» Task description: Give as output the line that contains "Looking at this", followed by every remaining line of the entries, unchanged and with nothing added.

» Data to process:
+===+

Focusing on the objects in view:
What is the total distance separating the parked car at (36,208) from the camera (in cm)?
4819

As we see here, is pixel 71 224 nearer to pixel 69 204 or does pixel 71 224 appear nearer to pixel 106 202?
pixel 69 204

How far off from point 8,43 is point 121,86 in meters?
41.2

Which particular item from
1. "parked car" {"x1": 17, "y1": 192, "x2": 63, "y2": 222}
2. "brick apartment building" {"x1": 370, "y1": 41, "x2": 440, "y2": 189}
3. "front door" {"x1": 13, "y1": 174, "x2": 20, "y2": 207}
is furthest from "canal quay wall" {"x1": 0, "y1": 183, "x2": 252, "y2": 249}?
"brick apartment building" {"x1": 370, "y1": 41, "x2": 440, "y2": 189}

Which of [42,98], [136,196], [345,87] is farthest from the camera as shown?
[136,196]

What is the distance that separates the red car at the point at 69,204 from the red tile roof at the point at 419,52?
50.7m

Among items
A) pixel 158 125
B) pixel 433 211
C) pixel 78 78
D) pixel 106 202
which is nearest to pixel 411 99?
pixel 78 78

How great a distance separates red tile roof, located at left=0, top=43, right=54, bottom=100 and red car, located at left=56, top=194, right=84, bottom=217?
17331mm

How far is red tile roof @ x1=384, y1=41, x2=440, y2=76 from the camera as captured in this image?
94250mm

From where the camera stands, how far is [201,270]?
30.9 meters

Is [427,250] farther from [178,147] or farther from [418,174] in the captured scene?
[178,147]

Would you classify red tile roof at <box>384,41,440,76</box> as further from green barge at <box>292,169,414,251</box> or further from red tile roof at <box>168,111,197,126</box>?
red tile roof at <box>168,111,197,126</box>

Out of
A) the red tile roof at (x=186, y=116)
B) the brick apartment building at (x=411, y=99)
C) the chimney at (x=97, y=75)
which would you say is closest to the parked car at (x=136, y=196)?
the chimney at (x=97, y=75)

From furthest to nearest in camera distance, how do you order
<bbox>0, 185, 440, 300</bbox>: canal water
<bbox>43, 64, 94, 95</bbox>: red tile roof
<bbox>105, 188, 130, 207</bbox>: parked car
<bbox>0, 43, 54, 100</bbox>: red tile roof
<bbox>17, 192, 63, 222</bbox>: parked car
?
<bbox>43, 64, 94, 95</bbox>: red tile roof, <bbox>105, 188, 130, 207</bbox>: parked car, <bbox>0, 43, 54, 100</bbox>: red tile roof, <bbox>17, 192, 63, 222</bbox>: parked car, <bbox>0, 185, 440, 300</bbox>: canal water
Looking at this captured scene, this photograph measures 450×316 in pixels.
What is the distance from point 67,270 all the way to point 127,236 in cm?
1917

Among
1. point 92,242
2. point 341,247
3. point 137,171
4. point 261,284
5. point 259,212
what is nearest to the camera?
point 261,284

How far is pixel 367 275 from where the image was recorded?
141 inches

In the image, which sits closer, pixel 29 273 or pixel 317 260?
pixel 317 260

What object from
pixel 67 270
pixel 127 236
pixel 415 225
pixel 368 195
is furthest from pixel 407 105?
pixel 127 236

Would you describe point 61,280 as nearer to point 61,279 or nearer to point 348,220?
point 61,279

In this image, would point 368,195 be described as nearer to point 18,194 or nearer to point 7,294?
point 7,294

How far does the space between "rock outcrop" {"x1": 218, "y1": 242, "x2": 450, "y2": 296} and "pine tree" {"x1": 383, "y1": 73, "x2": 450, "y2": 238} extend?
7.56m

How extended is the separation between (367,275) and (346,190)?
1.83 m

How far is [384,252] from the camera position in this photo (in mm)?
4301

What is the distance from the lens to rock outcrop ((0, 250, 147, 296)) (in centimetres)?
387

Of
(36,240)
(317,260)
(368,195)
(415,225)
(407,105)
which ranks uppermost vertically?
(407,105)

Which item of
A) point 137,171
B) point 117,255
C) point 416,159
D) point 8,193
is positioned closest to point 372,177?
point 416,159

+===+

» Solution:
Looking at this captured scene, this photograph measures 450×316 in pixels.
What is the distance from point 67,270 all the way to point 127,236 in cm?
1917

Among
1. point 92,242
2. point 341,247
3. point 137,171
4. point 261,284
5. point 259,212
what is nearest to the camera?
point 261,284

How far is pixel 367 275 from where the image was recorded?
141 inches

In the image, which sits closer, pixel 29 273 or pixel 317 260?
pixel 317 260

What object from
pixel 67 270
pixel 127 236
pixel 415 225
pixel 368 195
is furthest from pixel 407 105?
pixel 127 236

Would you describe point 61,280 as nearer to point 61,279 or nearer to point 348,220?
point 61,279

In this image, would point 368,195 be described as nearer to point 18,194 or nearer to point 7,294?
point 7,294

How far does the space between "rock outcrop" {"x1": 218, "y1": 242, "x2": 450, "y2": 296} and "pine tree" {"x1": 383, "y1": 73, "x2": 450, "y2": 238} extend?
7.56m

How extended is the separation between (367,275) and (346,190)?
1.83 m

How far is [384,252] from the camera position in this photo (in mm)?
4301

What is the distance from the lens to rock outcrop ((0, 250, 147, 296)) (in centimetres)?
387

Of
(36,240)
(317,260)
(368,195)
(415,225)
(407,105)
which ranks uppermost vertically?
(407,105)

Which item of
A) point 137,171
B) point 117,255
C) point 416,159
D) point 8,193
is positioned closest to point 372,177?
point 416,159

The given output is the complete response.